There are defining moments in everyone’s life. Generally speaking, these moments are too numerous to count, because doing one thing different in any particular instant, could change. . .everything. To be clear from the start, this little tidbit isn’t about regret or really about an experience. It’s just a re-memory that tumbles through my mind, every now and then, when the wind blows that certain scent of freshness, promising me that a cool rain will soon follow.
It was the biggest place I had ever rented on my own. . .and it was all mine. Finally, I felt “legit.” A set of twins in my college Senior Portfolio class (I was a junior at the time) had one and they produced the most spectacular photos. Apparently their senior year, they had let their studio go in lieu of purchasing some bad a$$ piece of camera equipment. I seized the moment! My opportunity had arrived.
I had my own studio. I use the word studio here loosely. But it was mine and it was beautiful and sexy and full of tremendous potential. I would do things with lights. . .have models pose for me – in costumes. . .yes costumes. None of those things actually happened. But it could have. . .it would have, if. . .well that’s another story.
Housed in the sort of artist type commune/junk yard/old rail car park were a number of buildings, rented by various “artist.” The buildings were colorful.

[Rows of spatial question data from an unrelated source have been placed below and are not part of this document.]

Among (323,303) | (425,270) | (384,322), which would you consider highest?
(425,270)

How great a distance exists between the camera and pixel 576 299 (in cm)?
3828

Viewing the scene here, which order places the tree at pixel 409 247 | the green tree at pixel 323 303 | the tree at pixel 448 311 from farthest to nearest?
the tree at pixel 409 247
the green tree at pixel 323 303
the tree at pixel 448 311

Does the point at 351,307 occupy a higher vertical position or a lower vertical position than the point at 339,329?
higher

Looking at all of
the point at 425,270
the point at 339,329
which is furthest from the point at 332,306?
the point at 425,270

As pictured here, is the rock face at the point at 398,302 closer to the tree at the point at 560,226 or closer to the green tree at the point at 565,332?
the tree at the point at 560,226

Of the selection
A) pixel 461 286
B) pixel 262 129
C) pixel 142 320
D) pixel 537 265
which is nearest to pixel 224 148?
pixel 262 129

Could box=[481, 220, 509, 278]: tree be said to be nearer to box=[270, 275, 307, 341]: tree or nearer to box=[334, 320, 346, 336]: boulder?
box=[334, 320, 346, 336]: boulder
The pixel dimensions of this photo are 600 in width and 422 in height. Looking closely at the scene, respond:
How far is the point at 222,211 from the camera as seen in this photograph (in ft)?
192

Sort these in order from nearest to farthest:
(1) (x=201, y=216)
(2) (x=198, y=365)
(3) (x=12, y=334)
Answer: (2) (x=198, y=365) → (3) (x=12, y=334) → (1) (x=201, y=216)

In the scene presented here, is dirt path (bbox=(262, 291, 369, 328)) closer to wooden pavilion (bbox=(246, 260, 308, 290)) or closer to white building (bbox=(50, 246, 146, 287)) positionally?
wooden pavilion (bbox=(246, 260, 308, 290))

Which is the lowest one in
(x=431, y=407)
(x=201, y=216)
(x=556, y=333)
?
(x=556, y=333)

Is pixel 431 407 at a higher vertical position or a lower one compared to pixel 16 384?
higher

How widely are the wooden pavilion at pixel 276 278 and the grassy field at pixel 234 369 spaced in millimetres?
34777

The outer areas cluttered with metal works, painted crafts, care free gardens interspersed between the skeletons of old cars re-purposed for the purpose of ART. . .you know the usual kind of thing one would expect the truly creative to have hanging outside their creative Sanctum of Solitude.
There was no such finery outside of mine. There was a door and in front of said door was cracked asphalt with grass surreptitiously creeping through. It was an old wooden 6 panel door and blue. . .my door was a blue door. As soon as you walked in you were faced with a set of stairs leading up to a huge wooden platform. It was too cool for words (at least to me). You could smell the creativity in the air. . .or maybe it was old paint thinner soaked rags, left by the prior tenant, combined with a certain dankness (tomato to-MA-to). There was no insulation in the walls. The beams were all exposed. There was actually a toilet (yes it worked), out in the open on the top of one side of the split level plat form.
This never really made sense to me, the toilet being up top and exposed. Especially when there was clearly enough space and head room to put it underneath the first and second level platform, since that was allegedly a changing room. Perhaps the original inhabitant thought of it as amusing. . .Sitting atop of his/her world on a throne looking over all he/she surveyed. . .and like me, thinking, that it was all theirs. But c’mon! A toilet. . .not even I would. . .Oh wait. I kind of liked the toilet up top. Sigh. It was quirky. . .I was quirky. And hey, it did have a pretty good view.
Looking from the toilet, you were a good 14 feet above the ground, with perfect sight to the front door and the platforms. Above the toilet, you had another 10 feet, easy, of head space. The windows would let in the most amazing light during the day, perfect for natural light photography (that soft satiny kind of diffused sunlight). I’d come here after and in between classes just to sit. Sometimes it would rain and it would tinker across the metal roof. There was no real form of heat in the space, so it was never warm enough. Heck the only light was from a large tin light, with a single 60 watt bulb, hanging from the ceiling – not nearly enough light for the space at night. But that was okay. Because that space. . .for that time. . .was mine.